I stumbled onto a recent clip yesterday of Elton John interviewing Joni Mitchell. She mentioned one of her musical epiphanies, a 1959 record titled The Hottest New Group in Jazz. That got me thinking about my own musical epiphanies. I’ve had a few.
I’ll skip right past The Beatles and Bob Dylan because I simply can’t recall the grabbed-me-by-the-throat moment for either. Each, though, had a monumental impact on me from a very early age and contributed mightily to whatever it is I’ve become.
There’s so much music that I love, that makes the world stand still, but these were unforgettable moments of grace and revelation that reverberate to this day. (I’d love to know yours.) Interestingly, each one represents my discovery of, and emersion into, a genre as much as the spark that lit a love affair with the artists themselves…
Jazz. I was a pretty shy, introspective kid with few friends and wound up traveling with my mom to visit her friends when other kids my age were doing, well, anything but. I was maybe 9-11 in that period. One of those visits found me in some woman’s basement facing a lineup of a hundred or more record albums. I picked one at random and played it. It was Benny Goodman’s earth-shattering 1938 live recording from Carnegie Hall. It was the first time Carnegie Hall had opened its doors to a jazz artist which made it historic on its face. But it was the music that made it a truly historic event. I remember being captivated by everything I was hearing but what really blew my little mind was Sing Sing Sing. The song seems to end about 3.5 minutes in, but it’s really just getting started.

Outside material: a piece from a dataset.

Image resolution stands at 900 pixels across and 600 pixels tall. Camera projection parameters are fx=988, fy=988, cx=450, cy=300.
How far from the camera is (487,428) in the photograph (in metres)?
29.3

Blues. By now I’m 13 or 14 and flipping through a rack of brother Jeff’s albums when I hit on one whose stark cover featured a sad looking dude with long white hair. It didn’t scream ‘play me’ but I slapped it on the turntable anyway and this came out. Once again, my gradually expanding mind was blown.
Singer/Songwriter. I had a crush on a girl but had no clue what to do about it. So at 15, when she introduced me to Jackson Browne, I acted blasé. The words and music floored me, but I guess, alone with her in her room in her parent’s house, it felt too intimate to be truthful. The first cut on that record was Jamaica Say You Will. It sent me somewhere I’d never been. I don’t know how I didn’t just melt into her arms.

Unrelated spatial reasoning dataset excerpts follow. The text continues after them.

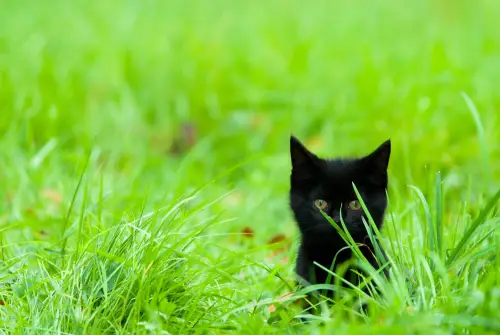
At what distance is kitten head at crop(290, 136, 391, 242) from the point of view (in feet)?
9.98

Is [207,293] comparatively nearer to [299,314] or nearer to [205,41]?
[299,314]

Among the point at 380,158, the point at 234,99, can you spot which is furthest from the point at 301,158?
the point at 234,99

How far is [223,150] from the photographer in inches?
228

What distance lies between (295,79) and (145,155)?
1.36 metres

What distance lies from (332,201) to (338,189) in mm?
51

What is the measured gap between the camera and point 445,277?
2.45 meters

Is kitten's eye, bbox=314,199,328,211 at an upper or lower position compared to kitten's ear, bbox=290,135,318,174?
lower

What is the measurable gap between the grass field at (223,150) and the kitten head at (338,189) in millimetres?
158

Opera/Classical. In September 1984, I attended a screening of Milos Forman’s Amadeus. I knew almost nothing about Mozart or classical music going in, and likely had fairly low expectations. Turns out I was spellbound, from first frame to last. Not only was it an excellent film, the music was enthralling. I floated out of the theater on a cloud, bewildered at how I could have denied myself such profound pleasures for so long.